Marketing managers are brief-writers, strategists, copy reviewers, campaign planners, and stakeholder managers — often simultaneously. The job is creative at its core, but the day-to-day is surprisingly administrative: briefing agencies, writing performance summaries, building decks, drafting launch plans, and translating data into narratives that motivate both creative teams and executives.
ChatGPT won't replace your strategic instincts or your understanding of the customer. But it can take the 3 hours you spend writing a campaign brief down to 30 minutes — giving you more time for the thinking that actually matters.
These 35 prompts are organized by the marketing manager's actual workflows: strategy, campaign planning, copy, content, analytics communication, and team management.

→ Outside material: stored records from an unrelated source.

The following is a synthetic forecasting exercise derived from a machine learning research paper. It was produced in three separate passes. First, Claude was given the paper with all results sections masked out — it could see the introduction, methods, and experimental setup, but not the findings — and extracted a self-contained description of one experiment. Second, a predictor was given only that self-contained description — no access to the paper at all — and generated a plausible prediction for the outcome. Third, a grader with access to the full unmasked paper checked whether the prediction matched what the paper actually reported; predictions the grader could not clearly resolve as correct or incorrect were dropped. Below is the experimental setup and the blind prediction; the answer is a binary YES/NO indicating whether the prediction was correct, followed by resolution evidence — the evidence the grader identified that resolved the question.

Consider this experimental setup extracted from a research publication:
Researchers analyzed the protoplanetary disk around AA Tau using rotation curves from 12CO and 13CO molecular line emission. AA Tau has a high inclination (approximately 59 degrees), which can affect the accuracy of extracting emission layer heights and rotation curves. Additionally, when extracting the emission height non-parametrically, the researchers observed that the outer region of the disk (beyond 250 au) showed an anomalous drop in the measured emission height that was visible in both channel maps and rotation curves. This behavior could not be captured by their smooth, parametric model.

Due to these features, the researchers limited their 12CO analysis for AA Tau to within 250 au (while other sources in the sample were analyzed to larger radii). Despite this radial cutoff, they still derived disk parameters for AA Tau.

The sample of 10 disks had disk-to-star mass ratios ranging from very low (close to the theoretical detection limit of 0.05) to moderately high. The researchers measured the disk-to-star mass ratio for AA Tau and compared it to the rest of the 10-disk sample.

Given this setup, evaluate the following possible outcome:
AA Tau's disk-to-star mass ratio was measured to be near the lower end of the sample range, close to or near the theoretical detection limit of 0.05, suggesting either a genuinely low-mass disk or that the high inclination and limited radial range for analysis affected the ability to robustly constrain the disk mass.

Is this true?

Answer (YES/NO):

1. Strategy and Positioning
Prompt 1 — Positioning Statement
Write 3 positioning statement options for [product/brand] targeting [audience segment]. Each should follow this structure: For [target audience] who [need or problem], [brand/product] is the [category] that [key differentiator] because [reason to believe]. Make each option meaningfully different in the angle it takes — not just word variations.
Prompt 2 — Competitor Differentiation Matrix
Create a differentiation matrix comparing [our brand] against [Competitor A] and [Competitor B] on these dimensions: [list 4–5: e.g., price, ease of use, customer support, feature depth, brand personality]. For each dimension, write a 1-sentence description of where each brand stands. Then write a "where we win" summary paragraph.
Prompt 3 — Audience Segment Profile
Write an audience segment profile for [describe segment: demographics, behaviors, platform usage, purchase triggers, pain points]. The profile should include: who they are, what they care about, how they discover products like ours, what objections they have, and what messaging resonates. Format: internal strategy doc, 1 page.
Prompt 4 — Value Proposition Refinement
Here's our current value proposition: "[paste current copy]." Review it against this audience insight: [describe what you know about customer needs/language]. Rewrite it in 3 ways: (1) more benefit-focused, (2) more differentiation-focused, (3) more emotional/aspirational. Keep each under 2 sentences.
Prompt 5 — Go-to-Market Plan Outline
Write a go-to-market plan outline for [product/feature/campaign]. Include sections for: target audience, key message, channels, launch timeline (phases), success metrics, and budget allocation framework. This is a 1-page strategic outline — not a full plan. I'll fill in specifics after alignment.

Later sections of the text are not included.